= Cyril Lord =

British businessman (1911–1984)

Cyril Lord (12 July 1911 – 29 May 1984) was a British entrepreneur, known principally for the manufacture of carpets during the 1960s. Born in Droylsden in Lancashire, Lord spent his early years living in a community of textile mill-workers. His main carpet factory was at Donaghadee in the north of County Down in Ulster. This factory was largely designed by Billy McAlister, a Belfast architect, and his team.

Lord was married three times. In 1936 he married Bessie Greenwood, and they had one son and two daughters before divorcing in 1959. In 1960, he married the author and journalist Shirley Florence Hussey (née Stringer, later married to journalist Abe Rosenthal) with whom he had one son. They divorced in 1973. In 1974 Lord married Aileen Parnell, widow of the impresario Val Parnell.

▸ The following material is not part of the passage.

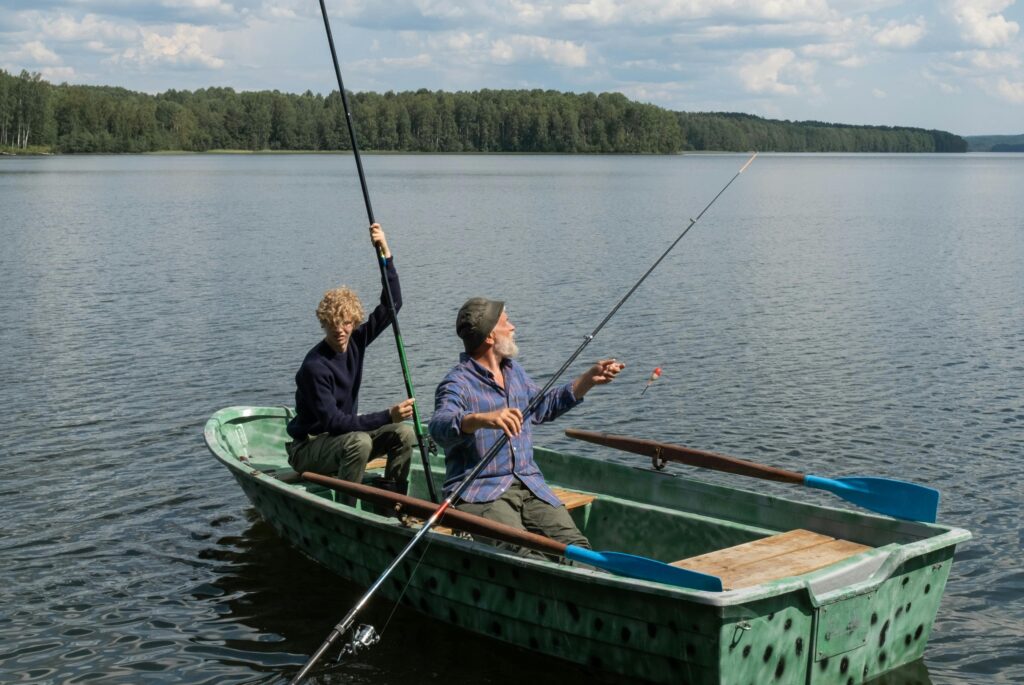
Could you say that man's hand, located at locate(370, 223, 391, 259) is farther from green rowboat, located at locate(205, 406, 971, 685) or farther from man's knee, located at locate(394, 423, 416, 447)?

In the 1960s Lord sold some expensive rugs to film and television producer William Dozier, and was paid by a cameo appearance in the TV series Batman.

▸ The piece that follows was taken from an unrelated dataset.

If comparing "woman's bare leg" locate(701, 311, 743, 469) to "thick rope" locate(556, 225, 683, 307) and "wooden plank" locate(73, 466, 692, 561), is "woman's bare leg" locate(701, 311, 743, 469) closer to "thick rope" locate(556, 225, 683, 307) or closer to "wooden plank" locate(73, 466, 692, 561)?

The Cyril Lord group of companies collapsed at the end of 1968 shortly after Lord's resignation as chairman on the grounds of ill-health.

The TV advertising jingle "This is luxury you can afford by Cyril Lord" was very well known in the 1960s. It was parodied in the song "I'm Bored" by the Bonzo Dog Doo-Dah Band as "This is boredom you can afford from Cyril Bored" (following a series of other word alterations, such as "drawing bored", "bored-ello", and "mortar bored") on their debut album Gorilla (1967).

During his time living and working in Northern Ireland, Lord lived on Warren Road on the outskirts of Donaghadee, by the Irish Sea. In May 1984, following a long illness, he died at his home in Barbados.

In Northern Irish football, the Dunmurray & District League had a competition in honor of him called the Cyril Lord Shield.